Page excerpt:
Descriptors for plain files and unknown file descriptors are passed directly to the real system calls. Therefore, these two modes are represented the same: by a NULL pointer in the corresponding position of the file table.

We need two different method tables for reading or writing in compressed mode. A third table is necessary to deal with the remaining modes of operation. A compressed file is recognized by the first three characters in the file, which are known as the compress_prefix.

<static definitions>= (<-U)
<file table>
<method tables>
<compress prefix>

<compress prefix>= (<-U)
static unsigned char compress_prefix [] = { 0x1f, 0x9d, 0x10 };
Defines compress_prefix (links are to index).

<file table>= (<-U)
static cfd filetab [MAXFILES] = { NULL, };
Defines cfd (links are to index).

The three collections of methods are:

<method tables>= (<-U)
<write-compressed table>
<read-compressed table>
<initial read table>

For writing:

<write-compressed table>= (<-U)
static struct methods cw_m = {
  refuse_io,
  write_compressed,
  close_compressed_write,
  refuse_seek,
};
Defines cw_m (links are to index).

For reading:

<read-compressed table>= (<-U)
static struct methods cr_m = {
  read_compressed,
  refuse_io,
  close_compressed_read,
  refuse_seek,
};
Defines cr_m (links are to index).

For deciding, whether to read a compressed or a plain file:

<initial read table>= (<-U)
static struct methods ir_m = {
  read_prefix,
  refuse_io,
  close_prefix_read,
  prefix_seek,
};
Defines ir_m (links are to index).

To define the above tables, I need the following prototype definitions:

<static prototypes>= (<-U)
static int read_compressed (int fd, unsigned char *buf, int n);
static int read_prefix (int fd, unsigned char *buf, int n);
static int write_compressed (int fd, unsigned char *buf, int n);
static int refuse_io (int fd, unsigned char *buf, int n);

static int close_compressed_read (int fd);
static int close_prefix_read (int fd);
static int close_compressed_write (int fd);

static long refuse_seek (int fd, long offset, int whence);
static long prefix_seek (int fd, long offset, int whence);

In order not to confuse other programs started by a combination of fork and exec, I always use the real system call along with the replaced one. Therefore, the indices into filetab are real file descriptors provided by the operating system.

creat always sets the mode of operation to ``write with compression'' by using the methods cw_m.

As a general rule, I set the member nbits to zero when opening a file. This signals, that the data structures have not been fully initialized yet.

The member shared counts the number of filetab entries, which point to the same data structure. The routines for closing a file will use this to determine, whether the last connection to the file will be closed. Only in this case I can perform cleanup operations like freeing the data structures associated with the file.

Supplied material:

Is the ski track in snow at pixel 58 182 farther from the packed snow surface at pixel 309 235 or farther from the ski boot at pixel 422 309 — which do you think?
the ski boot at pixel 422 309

Short exercise A: Based on the excerpt on compressed file handling, is each statement true or false? Give yes or no and quote the exact words that decide it. (i) Plain files and unknown file descriptors are represented the same way in the file table. (ii) A compressed file is recognized by its first four characters. (iii) The member nbits is set to one when a file is opened.
Short exercise B: Continue the excerpt on compressed file handling from the point where it stops.

Exercise output A:
(i) Yes: "these two modes are represented the same: by a NULL pointer in the corresponding position of the file table."
(ii) No: "A compressed file is recognized by the first three characters in the file"
(iii) No: "I set the member nbits to zero when opening a file."

Exercise output B:
<replaced creat>= (<-U)
int creat (const char *path, int mode)
{
  int fd;

  init ();

  fd = _sys_creat (path, mode);

  if (fd < 0 || fd > MAXFILES ||
      (filetab [fd] = malloc (sizeof (struct cfd))) == NULL)
    return fd;

  filetab [fd]->nbits = 0;
  filetab [fd]->methods = &cw_m;

  filetab [fd]->shared = 1;

  return fd;
}
Defines creat (links are to index).

Opening a file for writing using open assumes, that the file already exists. Therefore it is not useful to write with compression, because the compressed data will interfere with what has already been in the file. As a consequence I leave the entry in filetab unchanged.

It turns out, that new versions of the C library don't use creat, but call open with some additional flags and parameters as specified by POSIX. This means, that I have to simulate the desired behavior by calling creat from within open if necessary.

Opening a file for reading is the most complex case. At some time I need to read the first few characters of the file to decide, whether the file is compressed or not. The most natural place to do this seems to be the open routine. Unfortunately, this would violate the semantics of open. (Imagine opening a terminal file for reading!) The decision has to be delayed until the first call to read will be executed. open sets the mode of operation to ``unclear, whether to use decompression'' by using the method table ir_m.

<replaced open>= (<-U)
int open (const char *path, int how, int mode)
{
  int fd;

  if (how == (O_WRONLY | O_CREAT | O_TRUNC))
    return creat (path, mode);

  init ();

  fd = _sys_open (path, how);
  if (fd < 0 || fd > MAXFILES || how != 0)
    return fd;

  if ((filetab [fd] = malloc (sizeof (struct cfd))) == NULL)
    return fd;

  filetab [fd]->nbits = 0;
  filetab [fd]->methods = &ir_m;
  filetab [fd]->shared = 1;

  return fd;
}
Defines open (links are to index).

Most of the remaining substitutes for system call functions follow a common pattern:

<replaced close>= (<-U)
int close (int fd)
{
  return (fd < 0  || fd > MAXFILES || filetab [fd] == NULL)
    ? _sys_close (fd)
    : (* filetab [fd]->methods->close) (fd);
}
Defines close (links are to index).

<replaced read>= (<-U)
int read (int fd, char *buf, int n)
{
  return (fd < 0  || fd > MAXFILES || filetab [fd] == NULL)
    ? _sys_read (fd, buf, n)
    : (* filetab [fd]->methods->read) (fd, (unsigned char *) buf, n);
}
Defines read (links are to index).

<replaced write>= (<-U)
int write (int fd, const char *buf, int n)
{
  return (fd < 0  || fd > MAXFILES || filetab [fd] == NULL)
    ? _sys_write (fd, buf, n)
    : (* filetab [fd]->methods->write) (fd, (unsigned char *) buf, n);
}
Defines write (links are to index).

dup simply copies, what is in filetab at a given place to another place. The cfd-member shared must be incremented.

<replaced dup>= (<-U)
int dup (int fd)
{
  int res = _sys_dup (fd);

  if (fd < 0  || fd > MAXFILES || filetab [fd] == NULL)
    return res;
  assert (res < MAXFILES);
  assert (filetab [res] == NULL);
  filetab [res] = filetab [fd];
  filetab [res]->shared++;
  return res;
}
Defines dup (links are to index).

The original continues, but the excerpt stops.